HIDUPKATOLIK.com – Buku Paus Emeritus Benedictus XVI diluncurkan. Beliau ingin menjawab pertanyaan utama tentang dasar hak-hak asasi manusia (HAM).
Aula Succari yang terletak di lantai dua gedung Parlemen Italia persis di jantung Kota Roma, Italia disesaki banyak wartawan, diplomat, dan anggota senat Italia, Jumat,11/5. Hari itu hadir juga Kardinal Turkson dan Pastor Frederico Lombardo SJ, mantan juru bicara Paus Benediktus XVI.
Di dalam aula hasil karya Frederico Zuccari (1539-1609) yang berkapisatas 100 tempat duduk itu diluncurkan volume kedua Opera Omnia karya Paus Benediktus XVI berjudul Liberare La Liberta: Fede e Politicanel Terzo Millennio ‘Membebaskan Kebebasan: Iman dan Politik pada Millennium III’. Buku ini diterjemahkan ke dalam lima bahasa (Italia, Inggris, Perancis, Jerman, dan Spanyol) dan mulai dipasarkan pada tanggal 10 Mei 2018.
Peluncuran ini menghadirkan Senator Maria Elisabetta Casellati, wanita pertama yang menjadi ketua parlemen Italia. Lalu beberapa komentar atas buku yang menghadirkan presiden Parlemen Eropa Mgr Geor Gänswein (sekretaris pribadi paus emeritus yang saat ini menjadi kepala rumah tangga kepausan dan Uskup Agung Trieste), dan tamu undangan lainnya. Peluncuran buku itu dipandu oleh Pierluca Azzaro dari Universitas Katolik Sacro Cuore, Roma sekaligus editor buku ini.

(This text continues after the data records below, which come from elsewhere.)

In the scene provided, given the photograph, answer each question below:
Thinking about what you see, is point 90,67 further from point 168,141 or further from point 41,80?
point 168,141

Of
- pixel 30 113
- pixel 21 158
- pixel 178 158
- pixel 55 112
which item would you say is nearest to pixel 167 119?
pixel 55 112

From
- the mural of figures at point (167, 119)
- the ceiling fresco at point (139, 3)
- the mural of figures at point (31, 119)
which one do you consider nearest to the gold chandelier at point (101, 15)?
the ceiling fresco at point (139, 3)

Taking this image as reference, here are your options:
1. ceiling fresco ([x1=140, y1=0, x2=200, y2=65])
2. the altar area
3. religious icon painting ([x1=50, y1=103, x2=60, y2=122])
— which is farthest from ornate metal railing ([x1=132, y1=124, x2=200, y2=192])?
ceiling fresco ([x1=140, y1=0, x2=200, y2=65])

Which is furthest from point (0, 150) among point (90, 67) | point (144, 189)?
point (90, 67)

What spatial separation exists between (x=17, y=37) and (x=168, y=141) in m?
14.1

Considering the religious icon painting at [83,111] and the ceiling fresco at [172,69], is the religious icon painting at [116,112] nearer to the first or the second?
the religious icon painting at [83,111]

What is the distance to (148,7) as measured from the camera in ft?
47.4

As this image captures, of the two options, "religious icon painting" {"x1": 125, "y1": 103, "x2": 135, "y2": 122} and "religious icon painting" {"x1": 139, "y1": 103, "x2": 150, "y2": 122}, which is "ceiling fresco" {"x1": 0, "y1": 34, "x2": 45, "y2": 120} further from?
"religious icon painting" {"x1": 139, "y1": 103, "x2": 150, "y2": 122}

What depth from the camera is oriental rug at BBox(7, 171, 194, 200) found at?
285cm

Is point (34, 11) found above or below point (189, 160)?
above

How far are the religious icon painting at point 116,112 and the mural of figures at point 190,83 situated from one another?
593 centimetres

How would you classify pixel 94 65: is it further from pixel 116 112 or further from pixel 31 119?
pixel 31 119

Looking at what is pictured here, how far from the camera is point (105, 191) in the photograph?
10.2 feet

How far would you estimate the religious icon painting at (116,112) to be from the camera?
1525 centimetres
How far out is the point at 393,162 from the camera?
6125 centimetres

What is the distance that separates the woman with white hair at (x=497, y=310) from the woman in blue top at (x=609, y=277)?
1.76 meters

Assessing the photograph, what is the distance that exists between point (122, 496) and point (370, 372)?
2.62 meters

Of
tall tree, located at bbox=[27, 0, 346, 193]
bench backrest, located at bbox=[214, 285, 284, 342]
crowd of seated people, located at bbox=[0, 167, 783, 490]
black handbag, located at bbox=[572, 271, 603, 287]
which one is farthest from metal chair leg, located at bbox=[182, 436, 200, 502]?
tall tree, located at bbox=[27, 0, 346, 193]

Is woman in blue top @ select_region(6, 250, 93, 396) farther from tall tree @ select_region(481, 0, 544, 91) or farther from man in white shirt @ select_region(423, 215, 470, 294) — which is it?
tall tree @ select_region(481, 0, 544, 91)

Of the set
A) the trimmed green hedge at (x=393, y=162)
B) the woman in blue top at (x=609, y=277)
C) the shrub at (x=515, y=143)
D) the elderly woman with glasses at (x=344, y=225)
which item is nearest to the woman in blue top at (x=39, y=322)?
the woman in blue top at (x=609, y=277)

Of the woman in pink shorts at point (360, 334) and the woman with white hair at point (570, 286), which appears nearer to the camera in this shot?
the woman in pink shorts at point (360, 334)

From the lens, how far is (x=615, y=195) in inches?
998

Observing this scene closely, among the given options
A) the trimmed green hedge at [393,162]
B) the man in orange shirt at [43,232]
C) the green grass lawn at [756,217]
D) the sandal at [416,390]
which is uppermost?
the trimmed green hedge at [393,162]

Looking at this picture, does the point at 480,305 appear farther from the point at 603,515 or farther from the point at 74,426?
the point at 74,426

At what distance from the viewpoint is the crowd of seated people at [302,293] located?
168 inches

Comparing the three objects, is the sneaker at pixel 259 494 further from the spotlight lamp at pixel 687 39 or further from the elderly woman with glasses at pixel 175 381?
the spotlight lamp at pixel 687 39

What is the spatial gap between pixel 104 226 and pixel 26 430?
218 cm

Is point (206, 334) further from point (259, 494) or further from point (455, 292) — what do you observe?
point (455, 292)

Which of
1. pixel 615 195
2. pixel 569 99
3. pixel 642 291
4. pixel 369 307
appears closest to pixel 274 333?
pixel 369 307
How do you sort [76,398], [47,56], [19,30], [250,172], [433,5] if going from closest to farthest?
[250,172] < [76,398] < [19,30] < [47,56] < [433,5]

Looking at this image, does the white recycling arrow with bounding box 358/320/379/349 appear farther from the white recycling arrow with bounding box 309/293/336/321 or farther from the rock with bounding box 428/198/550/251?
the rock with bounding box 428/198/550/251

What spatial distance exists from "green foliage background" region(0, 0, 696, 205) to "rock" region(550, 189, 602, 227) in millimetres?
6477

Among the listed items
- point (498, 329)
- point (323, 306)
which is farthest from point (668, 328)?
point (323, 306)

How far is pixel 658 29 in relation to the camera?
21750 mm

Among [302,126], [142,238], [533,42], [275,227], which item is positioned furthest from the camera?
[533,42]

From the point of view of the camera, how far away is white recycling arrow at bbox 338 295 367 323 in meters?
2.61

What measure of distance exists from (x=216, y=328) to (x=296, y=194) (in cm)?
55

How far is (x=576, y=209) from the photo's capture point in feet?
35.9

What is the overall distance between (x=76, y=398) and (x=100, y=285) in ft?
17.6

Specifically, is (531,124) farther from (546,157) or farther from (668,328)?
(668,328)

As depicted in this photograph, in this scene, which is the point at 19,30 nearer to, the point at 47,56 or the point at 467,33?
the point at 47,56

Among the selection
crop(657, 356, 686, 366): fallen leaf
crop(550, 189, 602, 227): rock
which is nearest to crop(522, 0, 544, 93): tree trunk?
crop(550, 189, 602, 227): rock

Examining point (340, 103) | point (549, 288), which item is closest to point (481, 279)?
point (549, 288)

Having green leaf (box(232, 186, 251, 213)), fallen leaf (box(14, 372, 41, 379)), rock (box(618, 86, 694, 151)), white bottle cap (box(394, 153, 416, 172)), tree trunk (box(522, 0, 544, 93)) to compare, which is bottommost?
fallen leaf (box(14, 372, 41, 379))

Maria mengungkapkan dewasa ini manusia hidup dalam “abad hak-hak asasi”. Ia mengakui bahwa lewat pemikiran Paus Benediktus XVI, seorang dapat belajar menjadi subyek hukum bila ia menjadikan logika berpikir Yesus saat di hadapan Pontius Pilatus. “Inti dari kebebasan bersumber dari kebenaran, kebenaran itulah yang memerdekakan. Kebenaran itu bersumber dari Allah sendiri. Karena itu, HAM tanpa dasar bila tidak berpegang dalam Allah”.

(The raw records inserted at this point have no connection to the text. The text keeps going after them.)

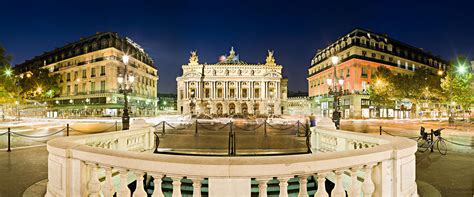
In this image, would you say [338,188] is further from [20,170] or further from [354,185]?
[20,170]

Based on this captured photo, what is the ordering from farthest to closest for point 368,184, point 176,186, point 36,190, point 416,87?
point 416,87, point 36,190, point 368,184, point 176,186

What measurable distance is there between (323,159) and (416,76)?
1891 inches

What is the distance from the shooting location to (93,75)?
5744cm

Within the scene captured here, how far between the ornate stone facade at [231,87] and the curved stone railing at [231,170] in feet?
266

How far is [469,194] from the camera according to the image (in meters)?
5.65

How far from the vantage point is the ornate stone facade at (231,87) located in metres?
86.0

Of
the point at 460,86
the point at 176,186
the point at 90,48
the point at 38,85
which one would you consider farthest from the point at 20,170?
the point at 90,48

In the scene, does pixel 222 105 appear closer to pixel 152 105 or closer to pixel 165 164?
pixel 152 105

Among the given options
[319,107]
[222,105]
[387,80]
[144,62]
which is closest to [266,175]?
[387,80]

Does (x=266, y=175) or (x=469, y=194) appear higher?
(x=266, y=175)

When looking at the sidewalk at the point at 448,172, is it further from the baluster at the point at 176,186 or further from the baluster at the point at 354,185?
the baluster at the point at 176,186

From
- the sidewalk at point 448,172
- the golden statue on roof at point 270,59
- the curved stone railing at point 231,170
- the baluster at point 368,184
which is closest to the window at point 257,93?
the golden statue on roof at point 270,59

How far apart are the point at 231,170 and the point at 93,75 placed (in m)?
63.3

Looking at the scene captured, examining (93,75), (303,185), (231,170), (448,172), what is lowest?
(448,172)
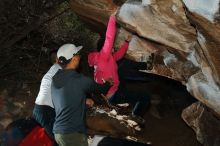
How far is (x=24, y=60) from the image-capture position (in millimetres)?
10070

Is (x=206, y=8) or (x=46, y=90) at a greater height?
(x=206, y=8)

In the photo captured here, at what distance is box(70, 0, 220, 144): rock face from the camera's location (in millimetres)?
4648

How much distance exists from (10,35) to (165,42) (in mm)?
4418

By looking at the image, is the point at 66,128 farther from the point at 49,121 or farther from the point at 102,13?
the point at 102,13

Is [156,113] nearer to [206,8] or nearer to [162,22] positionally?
[162,22]

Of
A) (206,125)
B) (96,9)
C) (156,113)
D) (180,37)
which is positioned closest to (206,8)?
(180,37)

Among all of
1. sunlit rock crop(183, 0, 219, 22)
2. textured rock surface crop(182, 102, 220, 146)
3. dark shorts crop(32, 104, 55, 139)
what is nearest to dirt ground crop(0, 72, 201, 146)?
textured rock surface crop(182, 102, 220, 146)

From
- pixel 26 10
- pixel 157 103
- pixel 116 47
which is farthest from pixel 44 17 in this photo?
pixel 157 103

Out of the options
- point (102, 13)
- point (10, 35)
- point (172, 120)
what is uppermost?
point (102, 13)

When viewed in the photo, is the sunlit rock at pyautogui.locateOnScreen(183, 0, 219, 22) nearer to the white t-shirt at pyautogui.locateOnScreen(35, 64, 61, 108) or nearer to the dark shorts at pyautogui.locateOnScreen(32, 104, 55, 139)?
the white t-shirt at pyautogui.locateOnScreen(35, 64, 61, 108)

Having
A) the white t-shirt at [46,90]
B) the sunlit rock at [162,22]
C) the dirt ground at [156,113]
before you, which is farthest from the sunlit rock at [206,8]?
the dirt ground at [156,113]

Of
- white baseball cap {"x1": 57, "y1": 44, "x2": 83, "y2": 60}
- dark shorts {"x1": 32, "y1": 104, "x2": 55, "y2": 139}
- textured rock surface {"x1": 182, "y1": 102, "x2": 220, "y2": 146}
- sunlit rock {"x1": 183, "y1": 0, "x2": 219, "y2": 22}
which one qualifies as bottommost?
textured rock surface {"x1": 182, "y1": 102, "x2": 220, "y2": 146}

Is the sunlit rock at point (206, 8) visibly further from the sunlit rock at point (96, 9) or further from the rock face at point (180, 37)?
the sunlit rock at point (96, 9)

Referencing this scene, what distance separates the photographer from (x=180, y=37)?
5945mm
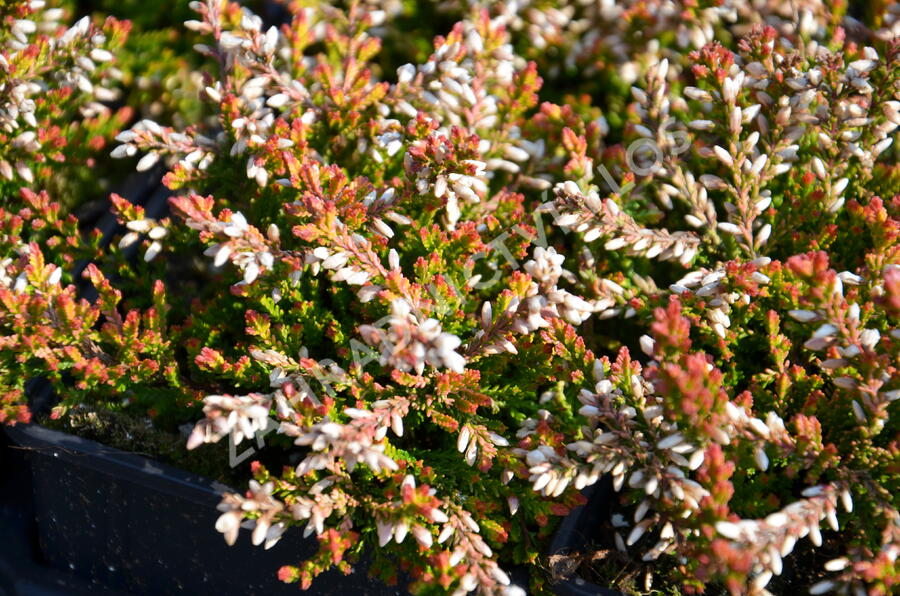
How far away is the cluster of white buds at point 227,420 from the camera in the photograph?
1361 mm

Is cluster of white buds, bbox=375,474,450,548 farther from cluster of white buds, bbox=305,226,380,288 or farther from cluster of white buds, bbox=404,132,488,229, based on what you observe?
cluster of white buds, bbox=404,132,488,229

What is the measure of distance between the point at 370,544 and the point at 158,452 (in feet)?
1.74

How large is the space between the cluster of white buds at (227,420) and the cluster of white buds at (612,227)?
26.4 inches

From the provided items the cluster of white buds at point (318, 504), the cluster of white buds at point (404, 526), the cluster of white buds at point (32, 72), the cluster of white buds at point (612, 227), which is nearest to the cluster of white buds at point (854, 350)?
the cluster of white buds at point (612, 227)

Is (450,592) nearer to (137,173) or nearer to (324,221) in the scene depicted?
(324,221)

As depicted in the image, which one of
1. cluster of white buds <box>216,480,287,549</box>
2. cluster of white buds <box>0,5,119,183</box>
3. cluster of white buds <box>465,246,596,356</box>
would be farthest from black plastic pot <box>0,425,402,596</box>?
cluster of white buds <box>0,5,119,183</box>

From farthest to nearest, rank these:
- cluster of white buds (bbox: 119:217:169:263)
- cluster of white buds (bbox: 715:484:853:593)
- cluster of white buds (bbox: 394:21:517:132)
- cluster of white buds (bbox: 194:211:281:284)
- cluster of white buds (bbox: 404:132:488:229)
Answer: cluster of white buds (bbox: 394:21:517:132) → cluster of white buds (bbox: 119:217:169:263) → cluster of white buds (bbox: 404:132:488:229) → cluster of white buds (bbox: 194:211:281:284) → cluster of white buds (bbox: 715:484:853:593)

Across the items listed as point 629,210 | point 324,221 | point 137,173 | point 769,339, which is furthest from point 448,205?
point 137,173

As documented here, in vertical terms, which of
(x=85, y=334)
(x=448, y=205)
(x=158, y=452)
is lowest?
(x=158, y=452)

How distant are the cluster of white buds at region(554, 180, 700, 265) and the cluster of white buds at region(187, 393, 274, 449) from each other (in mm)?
670

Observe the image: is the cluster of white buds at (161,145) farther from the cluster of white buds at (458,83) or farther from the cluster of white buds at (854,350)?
the cluster of white buds at (854,350)

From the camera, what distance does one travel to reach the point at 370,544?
1.61 m

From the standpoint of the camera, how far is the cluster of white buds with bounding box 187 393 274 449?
1.36 m

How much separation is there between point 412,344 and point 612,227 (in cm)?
55
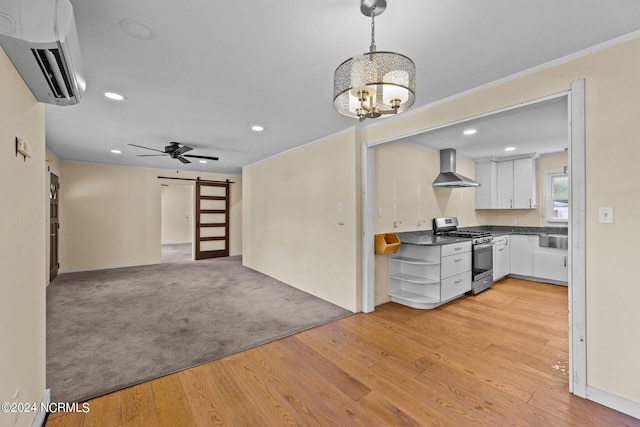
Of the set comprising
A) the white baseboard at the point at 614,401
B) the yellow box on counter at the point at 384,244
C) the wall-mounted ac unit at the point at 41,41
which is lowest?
the white baseboard at the point at 614,401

Buku ini adalah kumpulan tulisan Paus Benediktus XVI yang ia buat setelah pengumuman pengunduran dirinya. Ia ingin menjawab pertanyaan utama tentang dasar dari hak-hak asasi manusia (HAM) yang dikaitkan dalam iman akan Allah Pencipta. Tanpa dasar itu HAM tak bisa dipahami dan bahkan tidak ada. “Bila Tuhan tidak diakui keberadaan-Nya maka HAM runtuh dengan sendirinya. Menjamin HAM sumbernya pada kebenaran itu,” tulis Paus Benediktus XVI dalam buku itu.
Paus Benediktus XVI mengakui, khotbah-khotbah dan tulisan-tulisannya berusaha meneguhkan inti dari pertanyaan- pertanyaan tentang Tuhan. Jawaban itu dikembangkan sebagai komentar atas buku berjudul Diritti umani e cristianesimo: La Chiese all prova delle modernita ‘HAM dan Agama Kristen: Gereja Diuji oleh Zaman Modern’ yang ditulis Marcello Pera, filsuf dan mantan Ketua Parlemen Italia.
Secara lebih tegas, Presiden Uni Eropa Antonio Tajani memuji Paus Benediktus XVI karena pemikirannya yang membantu Eropa untuk memahami pandangan tentang manusia. Ia membawa pemikiran ini kembali pada akar tradisi Eropa yakni Kekristenan. Warisan inilah yang perlu dipelihara dan sementara diperjuangkan terus pada tingkat Parlemen Eropa.
Paus Fransiskus dalam kata pengantar atas buku ini memuji pendahulunya karena memberikan pencerahan untuk memahami masa sekarang dan menemukan orientasi yang jelas untuk masa depan. Buku ini menjadi sumber inspirasi untuk praktik politik yang menempatkan keluarga, solidaritas, dan kesetaraan sebagai sumber perhatian dan perencanaan suatu bangsa.